FIG. 1 is a sectional view showing the structure of a semiconductor nonvolatile memory element used in the present invention. 2 (a) to 2 (d) are cross-sectional views showing manufacturing steps in the case where the semiconductor nonvolatile memory element used in the present invention is manufactured on the same substrate as the address selecting transistor. FIG. 3 is a diagram showing a comparison of storage retention characteristics between a semiconductor nonvolatile memory element used in the present invention and a conventional semiconductor nonvolatile memory element without channel doping. FIG. 4 is a diagram showing a comparison between hysteresis curves of a semiconductor nonvolatile memory element used in the present invention and a conventional semiconductor nonvolatile memory element. FIG. 5 is a circuit diagram showing one embodiment of the nonvolatile memory integrated circuit according to the present invention. FIG. 6 is a circuit diagram showing another embodiment of the nonvolatile memory integrated circuit according to the present invention. 12 source / drain regions, 13 channel doped layers, 14 tunnel insulating films, 15 silicon nitride films, 16 silicon oxide films, 17 polycrystalline silicon films, 48 reference signal generation Element, 49: Transistor for load, 50: Transistor for selecting address in X direction, 51: Transistor for selecting address in Y direction, 61: Detection circuit.

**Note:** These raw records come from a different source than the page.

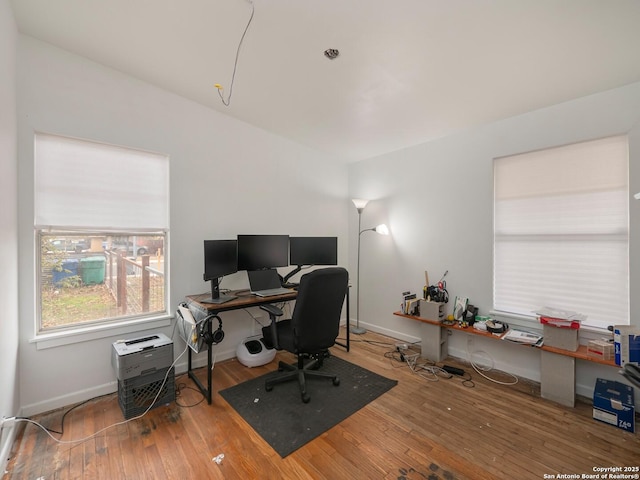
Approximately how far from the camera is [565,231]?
2.53 metres

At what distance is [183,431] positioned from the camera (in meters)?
1.89

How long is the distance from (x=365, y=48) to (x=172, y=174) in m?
2.06

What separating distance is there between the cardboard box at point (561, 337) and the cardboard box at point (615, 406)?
0.33m

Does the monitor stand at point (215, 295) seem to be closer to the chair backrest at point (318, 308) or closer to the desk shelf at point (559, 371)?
the chair backrest at point (318, 308)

Continued on the front page (72) Tatsuo Tsuchiya, Inventor Tatsuo Tachio, Tokorozawa-shi, Saitama 840 Shimotomi Takeno Technical Research Institute (72) Inventor Koshiro Kinsutani Koshiro, Tokorozawa-shi, Saitama 840 Shichitomi, Takeno-shi Takeshi Asahi Masayama, Examiner, Dune Watch Co., Ltd. Technical Research Institute (56) References JP-A-59-58868 (JP, A) JP-A-62-14474 (JP, A) JP-A-59-99760 (JP, A) JP-A-57-135495 (JP, A) (58) Fields investigated (Int. Cl. ⁶ , DB name) H01L 29/792 H01L 21/8247 H01L 27/115

Claims (1)

(57) [Claims] 1. A nonvolatile memory integrated circuit comprising a semiconductor nonvolatile memory element, a detection circuit, and a reference signal generating element, wherein the semiconductor nonvolatile memory element is provided in a semiconductor region of a first conductivity type. A source / drain region of the opposite conductivity type to the semiconductor region; a tunnel insulating film capable of injecting a charge as a first gate insulating film on a surface of a channel region between the source / drain region; and a nitride film as a second gate insulating film Silicon membrane,
An insulating film layer in which a silicon oxide film is sequentially stacked as a third gate insulating film; and a conductive gate electrode provided on the insulating film layer.
The semiconductor non-volatile memory element is configured so that the threshold voltage at the time of completion is of a depression type, and the threshold voltage at the time of completion or enhancement is higher than the threshold voltage at the time of completion at the time of writing or erasing of information. A semiconductor non-volatile storage element configured to be more depleted than a threshold voltage, wherein the detection circuit includes a reference signal supplied from the reference signal generation element and an output current from the semiconductor non-volatile storage element or A circuit for detecting information by comparing a signal generated using an output current, wherein the reference signal generating element has the same configuration as the semiconductor non-volatile memory element, and is a non-volatile memory element in which writing is not performed. Wherein the gate electrode is set to the ground potential.